→ What the task asks
Exactly as they appear, please output the lines from the one with "2008 Acura Tl" through the end of the material, without pictures.

→ Records for this exercise
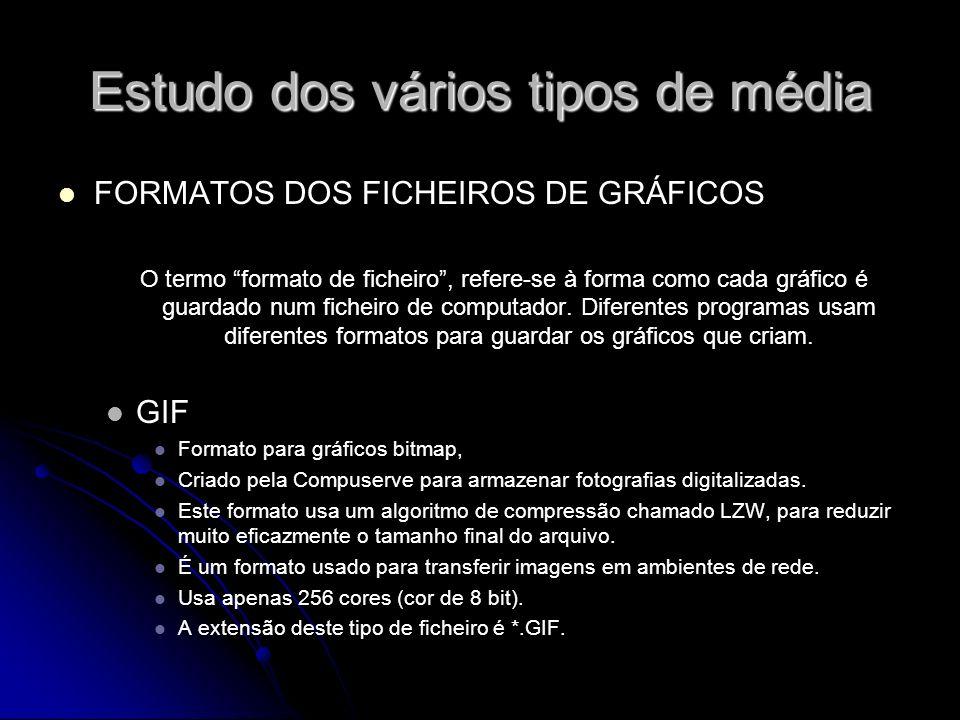 Estudo dos vários tipos de média FORMATOS DOS FICHEIROS DE GRÁFICOS O termo formato de ficheiro, refere-se à forma como cada gráfico é guardado num fi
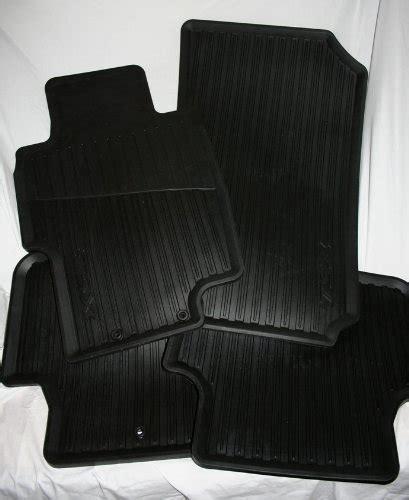 2008 Acura Tl Floor Mats by Acura Floor Mats Floor Mats For Acura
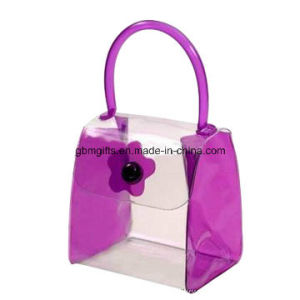 Transparent PVC Bag with Organza Top, Ideal for Holding Cosmetics, Available in Various Colors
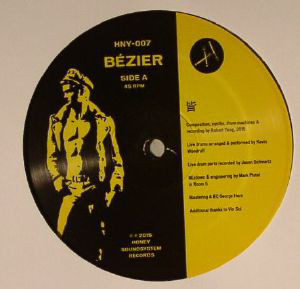 Bézier – 皆 (Mina)    listen / buy here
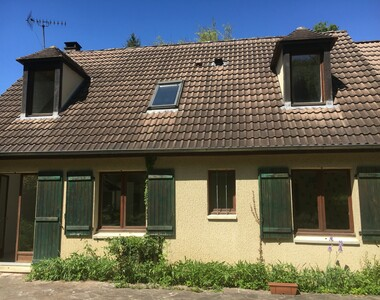 Renting House 5 rooms 137m² Poigny-la-Forêt (78125) - photo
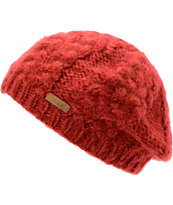 Coal Girls Addie Dark Red Beanie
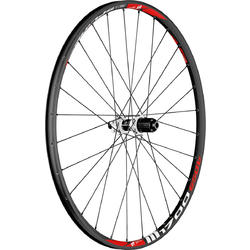 DT Swiss M 1700 Spline Rear Wheel (650B)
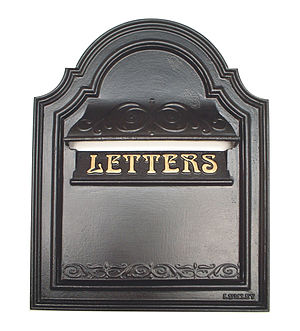 English: This is a cast iron letter box design...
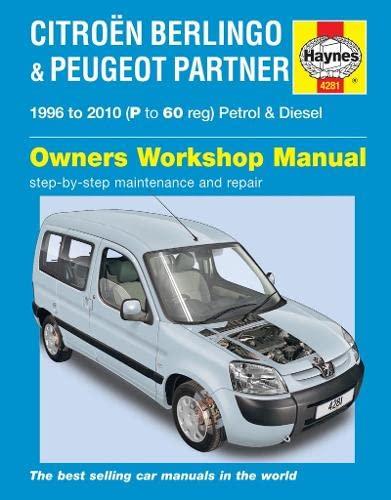 Citroen Berlingo & Peugeot Partner By Haynes Publishing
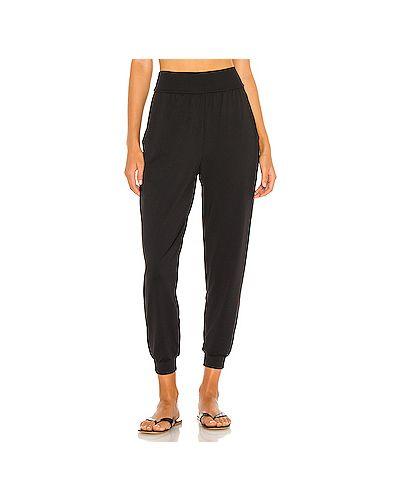 Нейлоновые черные брюки с карманами Susana Monaco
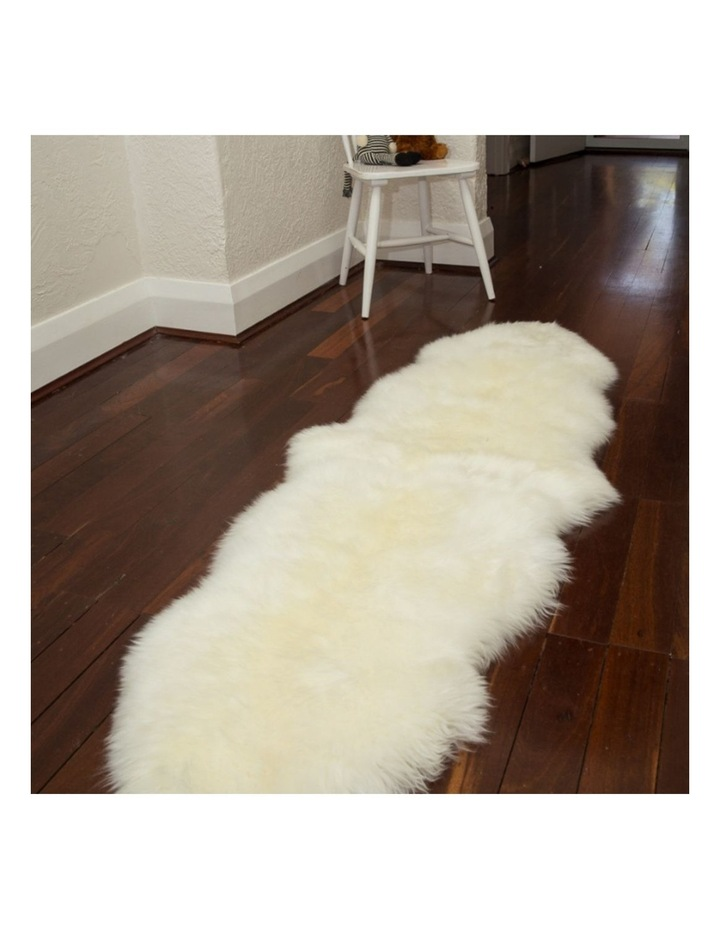 Long Wool Sheepskin Rugs - Double - Ivory image 3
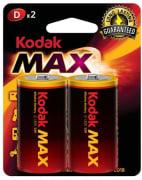 Batteri D, 2 stk - Kodak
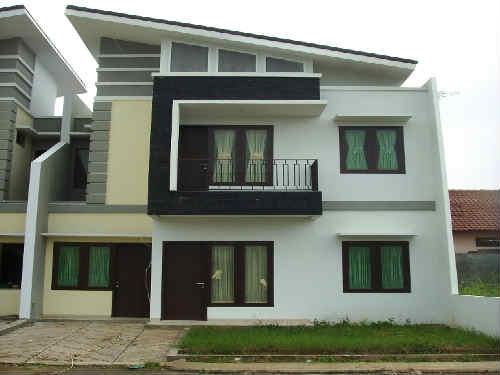 rumah dijual di Lengkong Gudang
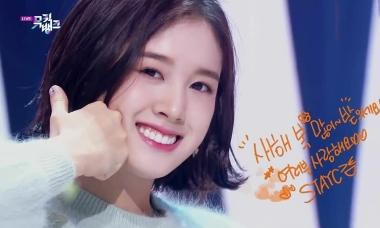 Tân binh STAYC khoe visual ngọt ngào khi cover nhạc SNSD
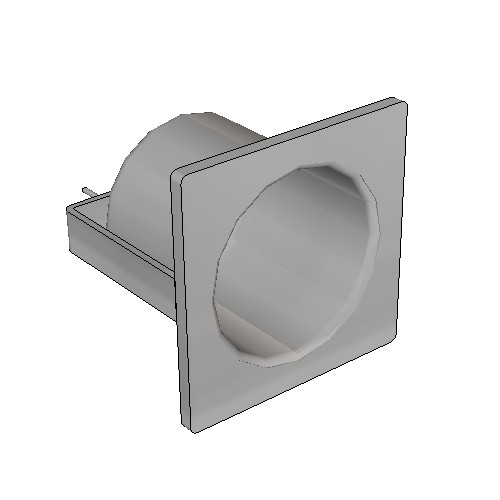 Britex Security Toilet Roll Holder (Rear Fixed)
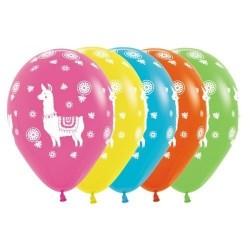 Llama Tropical Latex Balloons (Assorted) x1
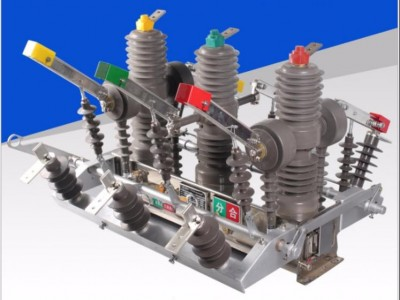 ZW32-12GG双隔离高压真空断路器 户外高压真空断路器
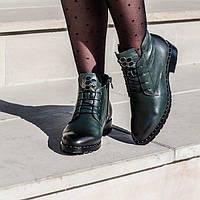 Женские демисезонные ботинки броги (оксфорды): с чем носить? модный look от Marigo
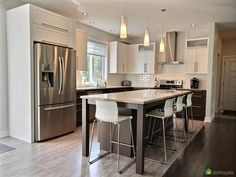 Online shopping from a great selection at Home Store. Dark Kitchen Cabinets, Kitchen Reno, Living Room Kitchen, Kitchen Countertops, Kitchen Remodel, Transition Flooring, Wood Tile Floors, Küchen Design, Modern Kitchen Design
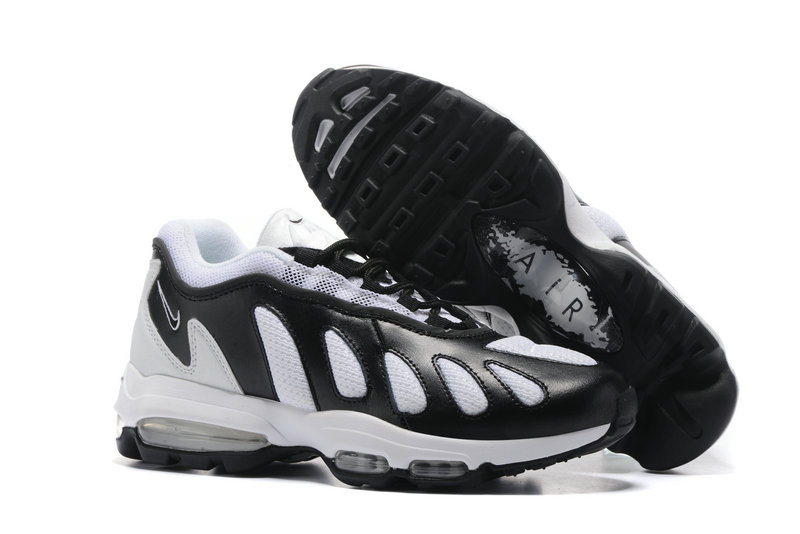 Air Maxs Cheap Nike Air Max 96 White Black
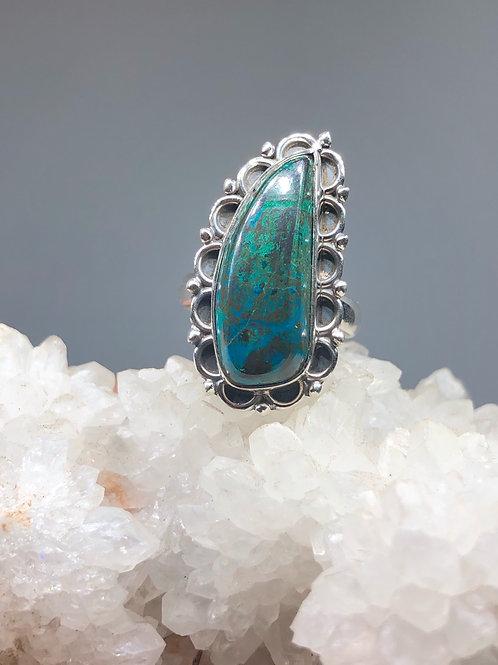 Azurite in Malachite Ring Size 8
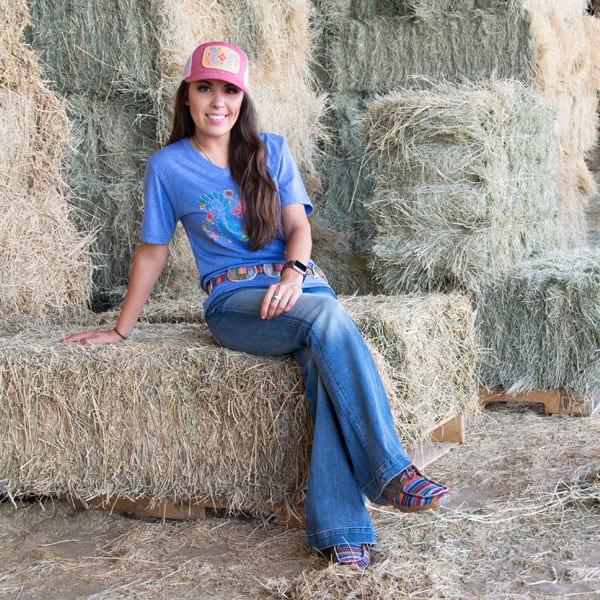 mcintire saddlery tee t-shirt patch cap caps ball cap twisted x sevens jeans tony lama belt cowgirl magazine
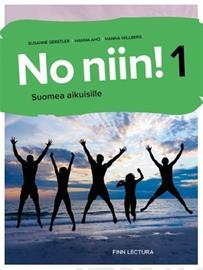 No niin! 1 (oppikirja) : suomea aikuisille, kirja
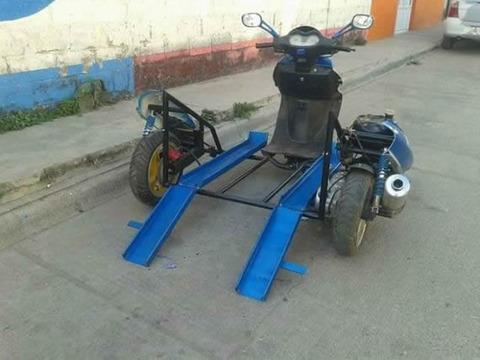 modify_scooter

→ Solution to the problem
 2008 Acura Tl Floor Mats by Acura Floor Mats Floor Mats For Acura
 Transparent PVC Bag with Organza Top, Ideal for Holding Cosmetics, Available in Various Colors
 Bézier – 皆 (Mina)    listen / buy here
 Renting House 5 rooms 137m² Poigny-la-Forêt (78125) - photo
 Coal Girls Addie Dark Red Beanie
 DT Swiss M 1700 Spline Rear Wheel (650B)
 English: This is a cast iron letter box design...
 Citroen Berlingo & Peugeot Partner By Haynes Publishing
 Нейлоновые черные брюки с карманами Susana Monaco
 Long Wool Sheepskin Rugs - Double - Ivory image 3
 Batteri D, 2 stk - Kodak
 rumah dijual di Lengkong Gudang
 Tân binh STAYC khoe visual ngọt ngào khi cover nhạc SNSD
 Britex Security Toilet Roll Holder (Rear Fixed)
 Llama Tropical Latex Balloons (Assorted) x1
 ZW32-12GG双隔离高压真空断路器 户外高压真空断路器
 Женские демисезонные ботинки броги (оксфорды): с чем носить? модный look от Marigo
 Online shopping from a great selection at Home Store. Dark Kitchen Cabinets, Kitchen Reno, Living Room Kitchen, Kitchen Countertops, Kitchen Remodel, Transition Flooring, Wood Tile Floors, Küchen Design, Modern Kitchen Design
 Air Maxs Cheap Nike Air Max 96 White Black
 Azurite in Malachite Ring Size 8
 mcintire saddlery tee t-shirt patch cap caps ball cap twisted x sevens jeans tony lama belt cowgirl magazine
 No niin! 1 (oppikirja) : suomea aikuisille, kirja
 modify_scooter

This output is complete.